Читаем Ироническая Хроника полностью

ТБ Отношение к Западу как к благолепному источнику тепла и света усиленно культивировалось у нас с XVIII, а то и с XVII века; на этот счет сохранилось множество прелюбопытных свидетельств. "Мы Западу многим обязаны", говорил Вяземский. "Думать, что мы и без него управились бы, образовались, все равно, что уверять, что, может быть, и без солнца было бы светло на земле". Эта метафора оставалась очень устойчивой, каким бы ни было само отношение к западному влиянию. Польский поэт Мицкевич, в своих парижских лекциях уделивший много внимания исторической преемственности славянской культуры и западной цивилизации, изображал эту картину в следующих выражениях: "Ученые и астрологи говорят, что ближайшим к солнцу планетам предназначено когда-нибудь занять его место. Славяне всегда тяготели и до сих пор тяготеют к Западу". Петровская европеизация России, однако, казалась ему пагубной и по-азиатски деспотической, не приблизившей страну к Западу, а отдалившей ее от него. Знаменитый памятник Петру Великому в Петербурге он сравнил с водопадом, скованным морозом и застывшим над пропастью. Но если "блеснет солнце свободы", говорит Мицкевич ("Pomnik Piotra Wielkiego"), и "западный ветер согреет эту страну", что станет с "водопадом тирании"?

Lecz skoro sioсce swobody zabiyнnie

I wiatr zachodni ogrzeje te paсstwa,

I cуї siк stanie z kaskadNo tyraсstwa?

В России, правда, больше склонялись к тому мнению, что это Запад скорее окончательно погрузится в мрак и холод. Известный славянофил Хомяков писал в своем программном стихотворении:

О, грустно, грустно мне! Ложится тьма густая

На дальнем Западе, стране святых чудес.

Светила прежние бледнеют, догорая,

И звезды лучшие срываются с небес.

Дальше здесь фигурирует еще множество вариаций этого светоносного образа:

А как прекрасен был тот Запад величавый!

Как долго целый мир, колена преклонив,

И чудно озарен его высокой славой,

Пред ним безмолвствовал, смирен и молчалив.

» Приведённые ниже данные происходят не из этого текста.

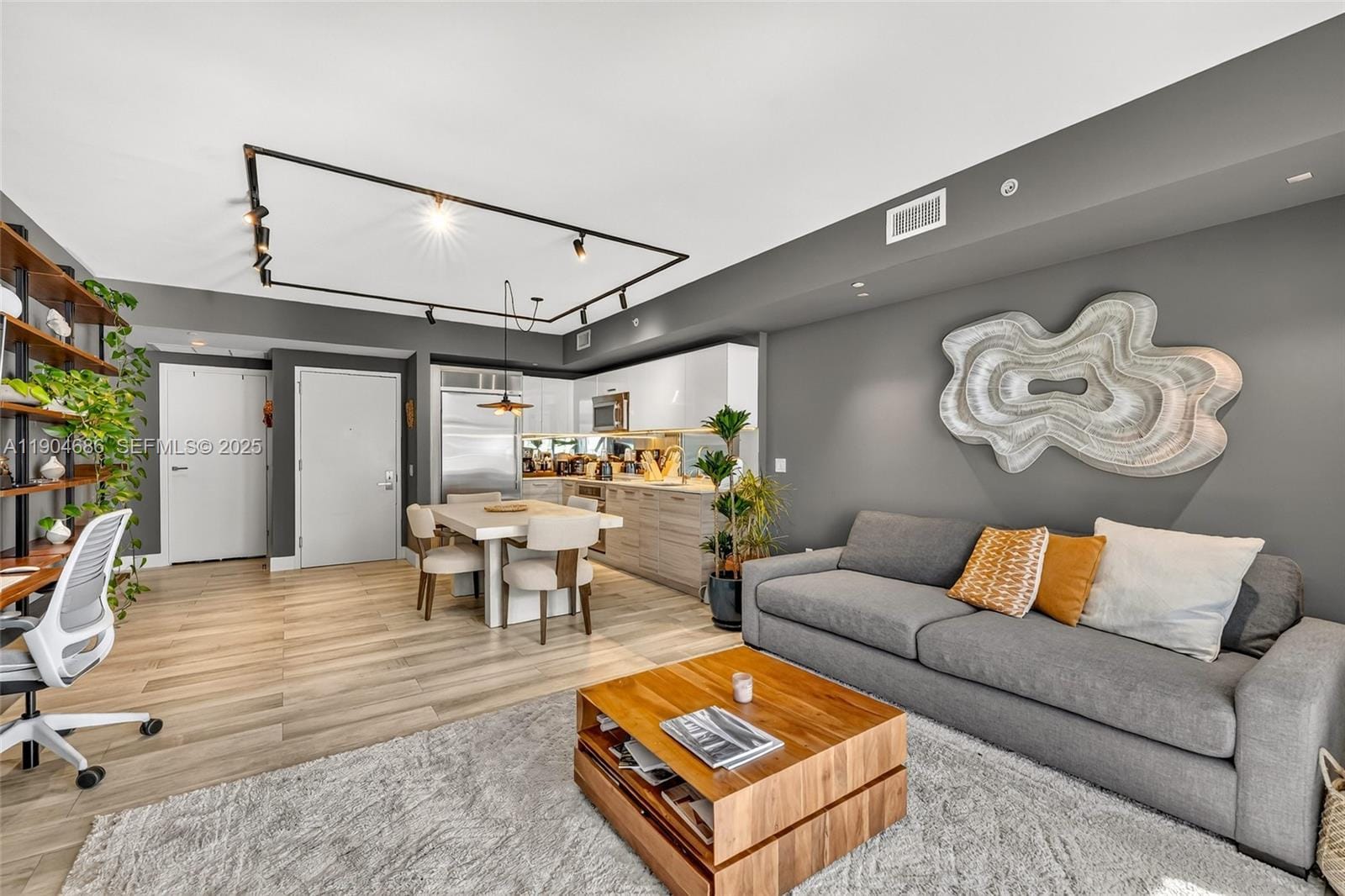 1300 Brickell Bay Drive 2403, Miami, FL 33131 photo 2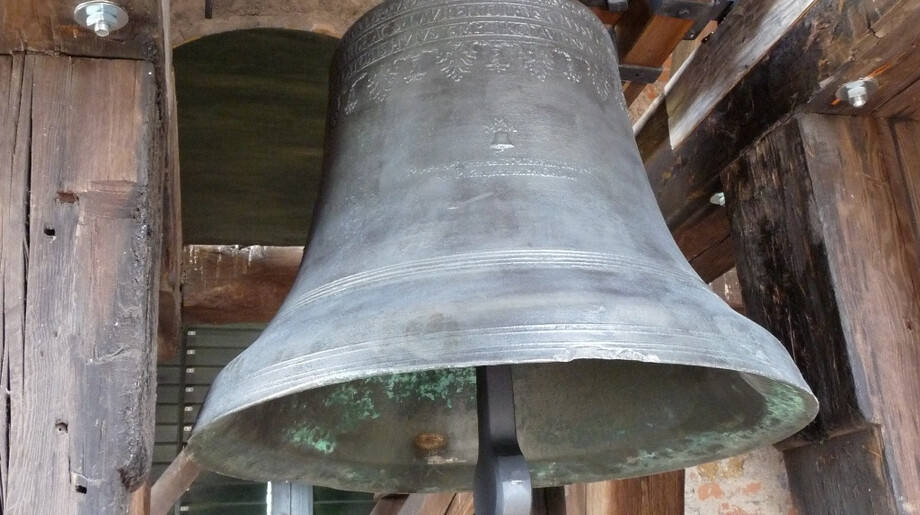 Zvon v kostele sv. Vavřince v Chodově po opravě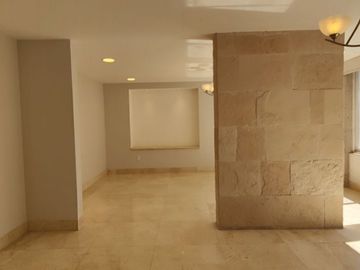 SE VENDE  CASA CON 7 RECÁMARAS REMODELADA EN TECAMACHALCO (V)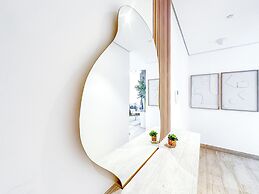 Super Luxury Flat Design with Sea View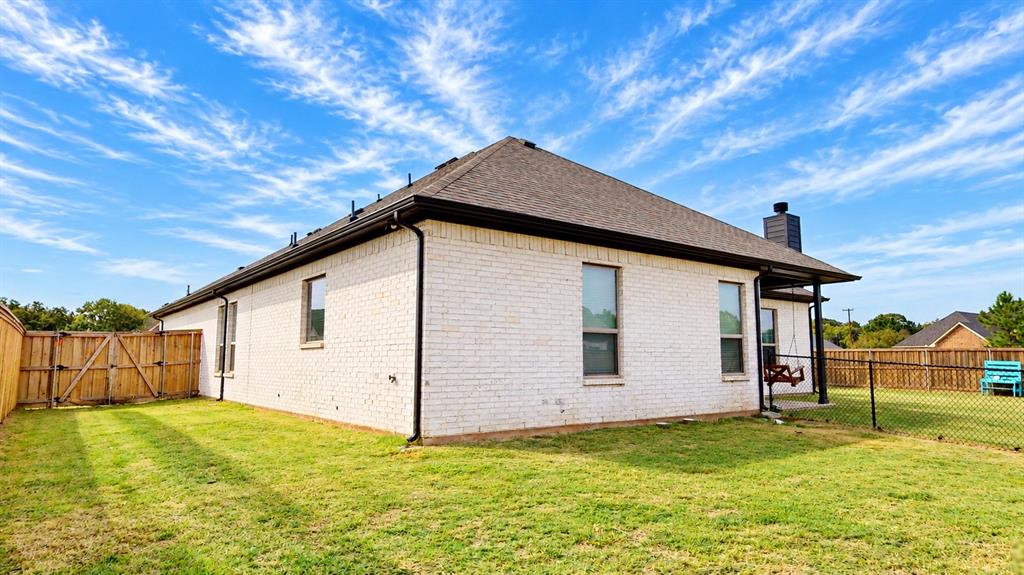 901 Blaine Street, Athens, TX 75751
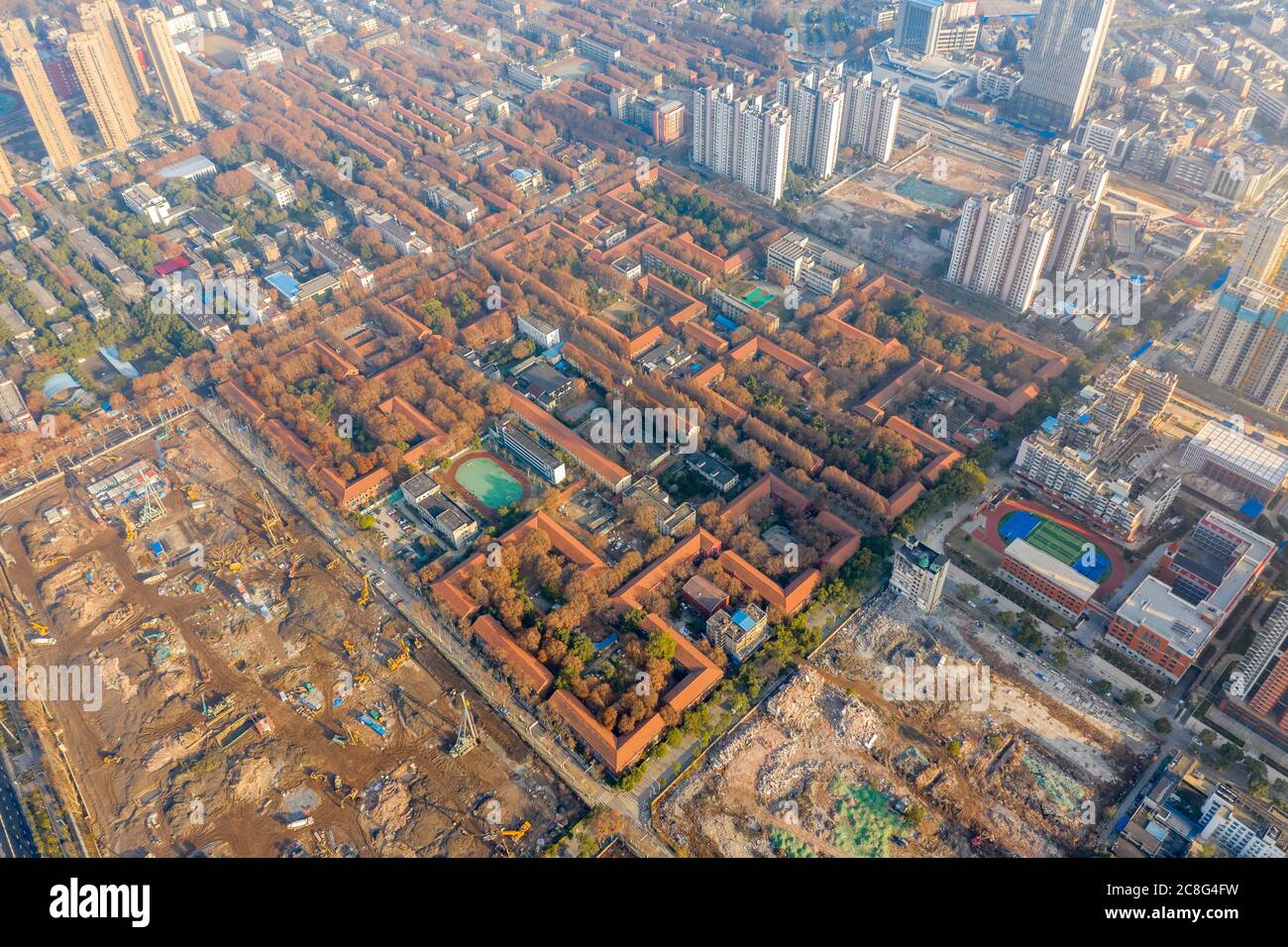 Draufsicht auf Wuhan Red Steel City von der Drohne.Luftaufnahme Stadtbild über der Stadt Honggang, Wuhan Hubei Provinz, China. Stockfoto
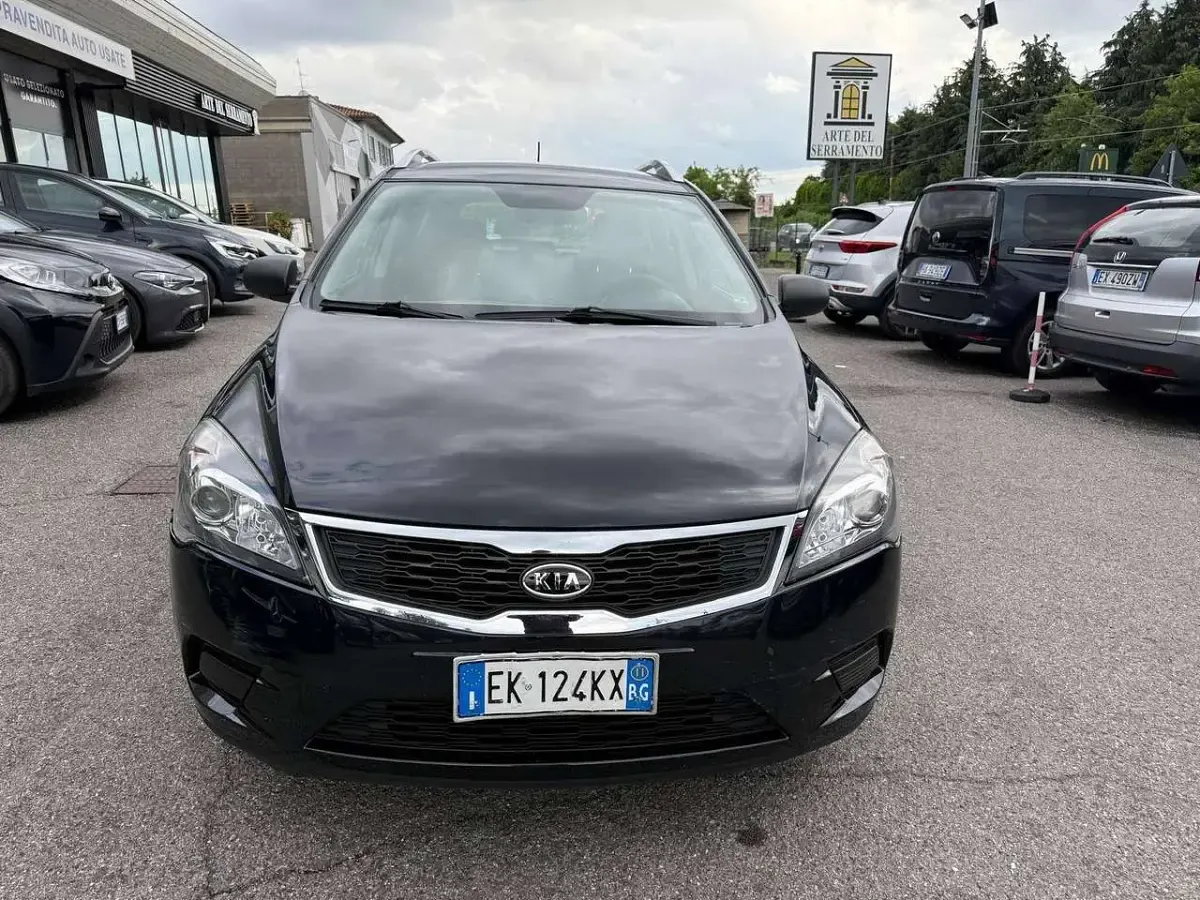 Begagnad Kia Ceed LX 90 HK (66 kW) 2011 Svart Halvkombi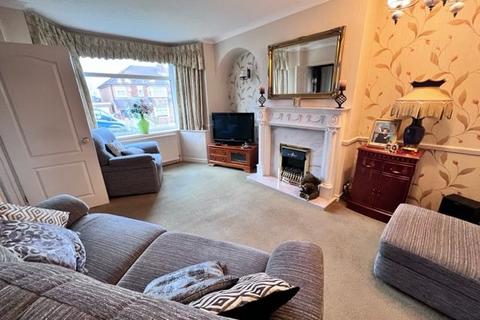 11 Grenobank Road, Grenoside, Sheffield, S35 8NW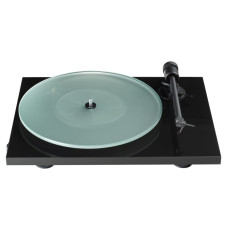 Gramofony / GRAMO / Gramofon Pro-Ject T1 EVO+OM10 / Piano Black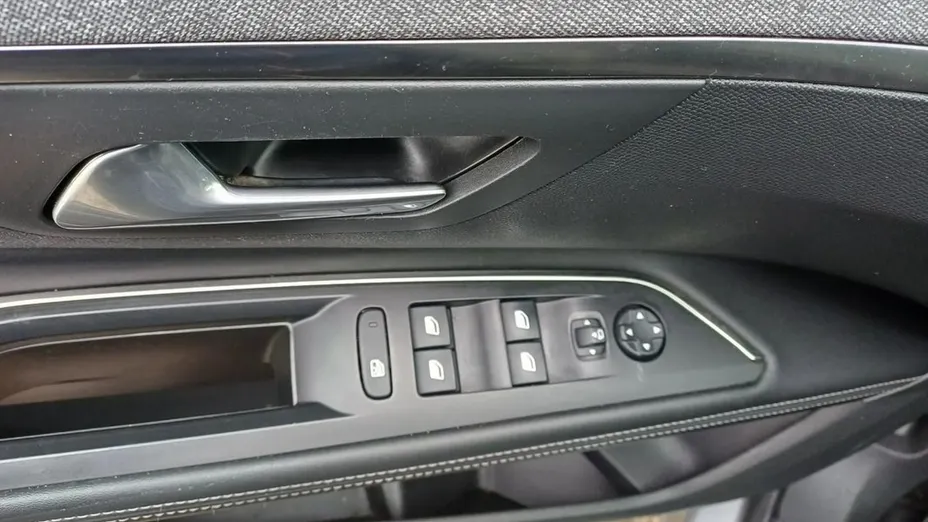 PEUGEOT 5008 -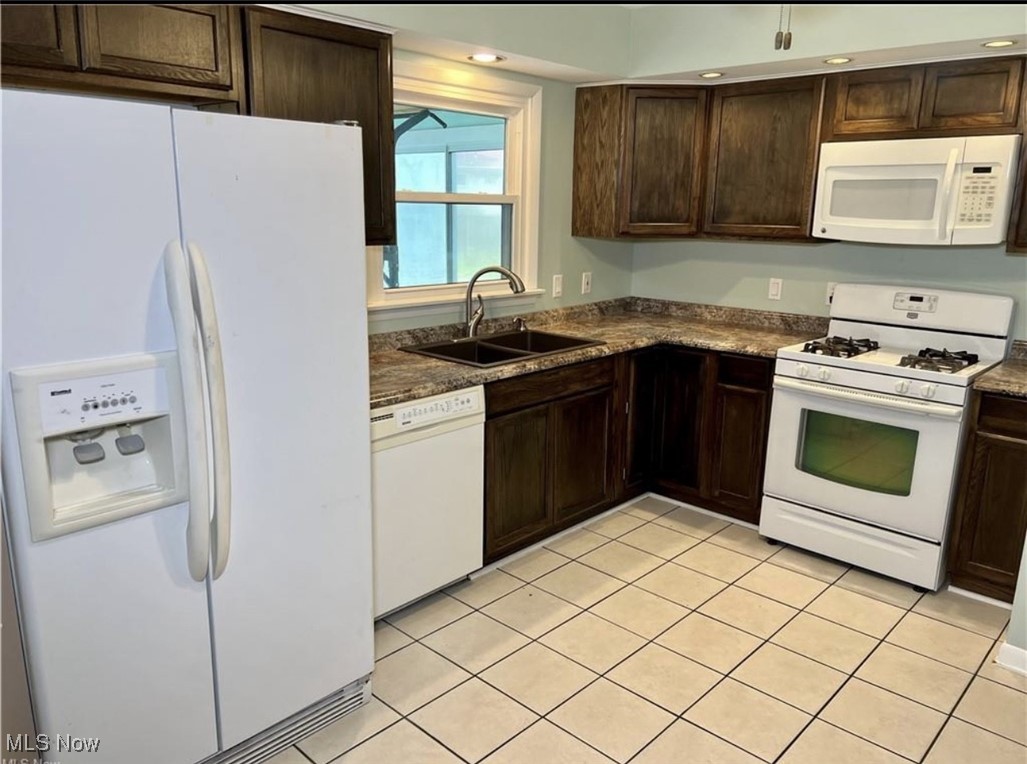 3786 Bryant Drive, Youngstown, Ohio image 7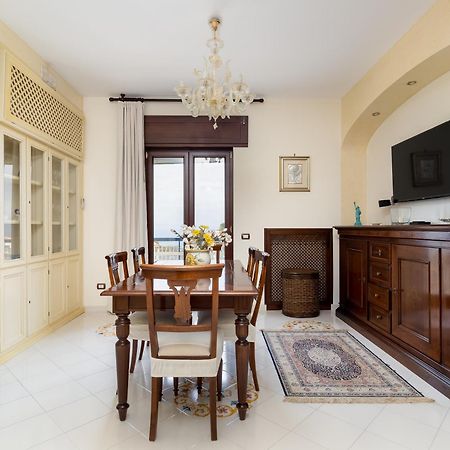 Residenza Le Sirene City Center Σορέντο Εξωτερικό φωτογραφία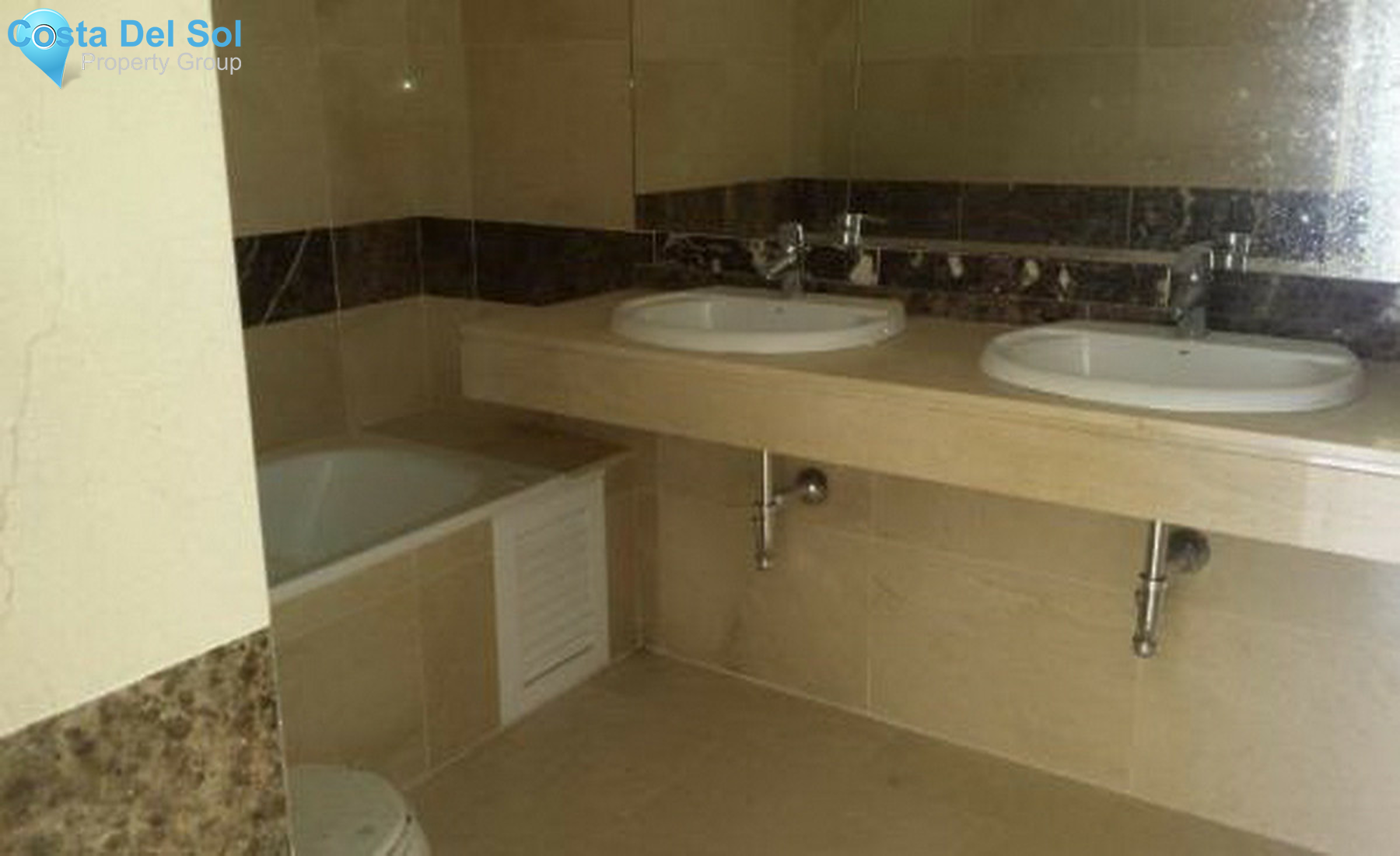 Middle Floor Apartment in La Alcaidesa-1491387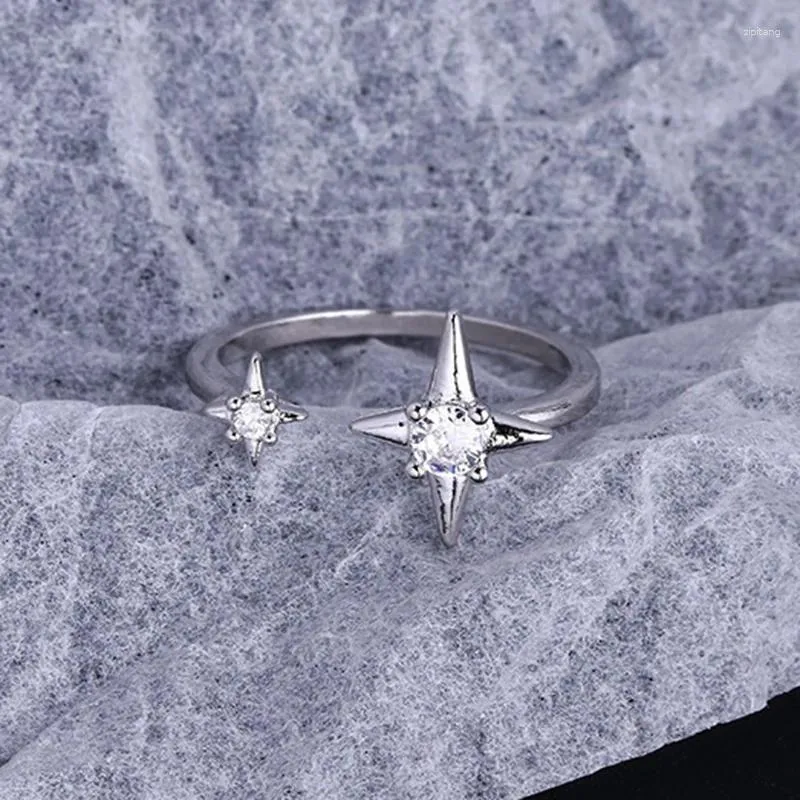 Anneaux de cluster Shining Star Ouverture pour les femmes réglable coréen Dainty Finger Pinky Ring Accessoires Mode Bijoux Cadeau Dropship KCR080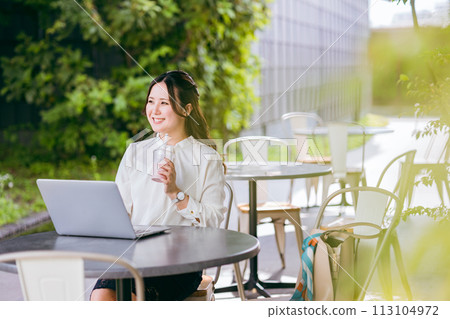 在咖啡館的露台座位上進行遊牧工作/遠距工作的女商人（遊牧工人） 113104972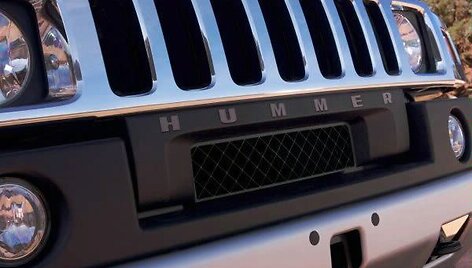 HUMMER parduotas &ndash; kinai džiūgauja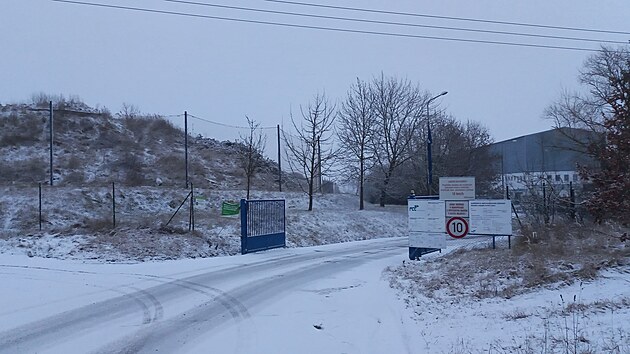 Skl�dka odpadu u Li�ova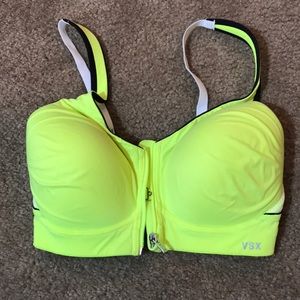 Victoria Secret Zip Up Sports Bra 32DD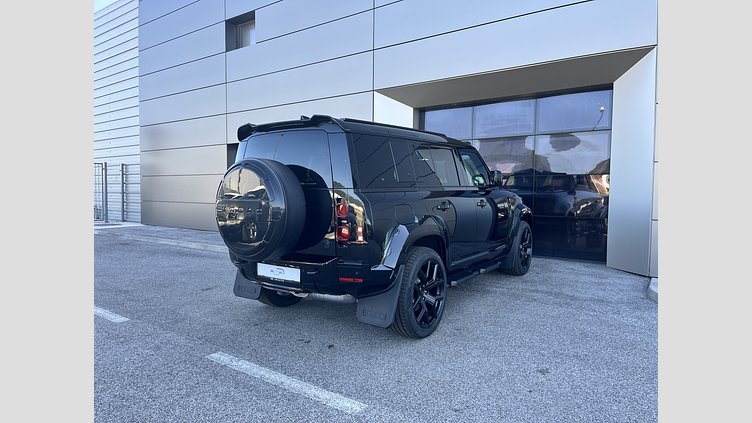 2025 SKLADOVÉ VOZIDLÁ Land Rover Defender 110 Čierna Santorini D300 MHEV AWD X-Dynamic HSE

Там солнце мудрости встречали наши очи,

Кометы бурных сеч бродили в высоте,

И тихо, как луна, царица летней ночи,

Сияла там любовь в невинной красоте.

Там в ярких радугах сливались вдохновенья,

И веры огнь живой потоки света лил!..

О! Никогда земля от первых дней творенья

Не зрела над собой столь пламенных светил!

Заканчивается это стихотворение, разумеется, призывом к "дремлющему Востоку" услышать "глас судьбы", проснуться и "воспрянуть в сияньи новом". Русские славянофилы очень любили напоминать Западу, что, несмотря на все его претензии, солнце восходит все-таки на Востоке, и вообще, как говорится, ex oriente lux. Так, Тютчев, язвительно описав пышный прием в Стамбуле французской делегации, саркастически восклицает, что теперь для турок "солнце с Запада взошло" (точно так же герой Достоевского заявляет: "теперь мы ждем зари с запада"). Для других мыслителей, склонявшихся к более западнической ориентации (кстати, само это сочетание слов абсурдно: "ориентация" означает "обращение к Востоку"), такая космогония была самой естественной вещью на свете. Чаадаев, примыкавший то к одному, то к другому лагерю, как-то ядовито заметил о них: "Русский либерал - бессмысленная мошка, толкущаяся в солнечном луче; солнце это - солнце Запада". Другие ученые, как Ключевский, ни на какой однозначной трактовке проблемы не останавливались, утверждая, что теперь не время еще разбирать, каково историческое предназначение России, "суждено ли ей стать светом Востока или оставаться только тенью Запада".

Главным символом западнических устремлений Петра был Петербург, и недаром к этому городу так прочно приклеился канонизированный Пушкиным ярлык "окна в Европу". Очевидно, что главное назначение окна - быть источником света, так что вся эта мифологема выглядела стройно и продуманно даже в мелочах. Между тем уже за шестнадцать лет до появления "Медного Всадника" эта метафора мелькнула у Вяземского, прозвучав у него, пожалуй, еще более ярко и выразительно. Он предлагал "сделать в Китайской стене, отделяющей нас от Европы, не пролом, открытый наглости всех мятежных стихий, но по крайней мере отверстие, через которое мог бы проникнуть луч солнца, сияющего на горизонте просвещенного света, и озарить мрак зимней ночи, обложивший нашу вселенную". Кстати, на том заседании "Арзамаса", на котором Вяземский говорил эти слова, вполне мог присутствовать и Пушкин.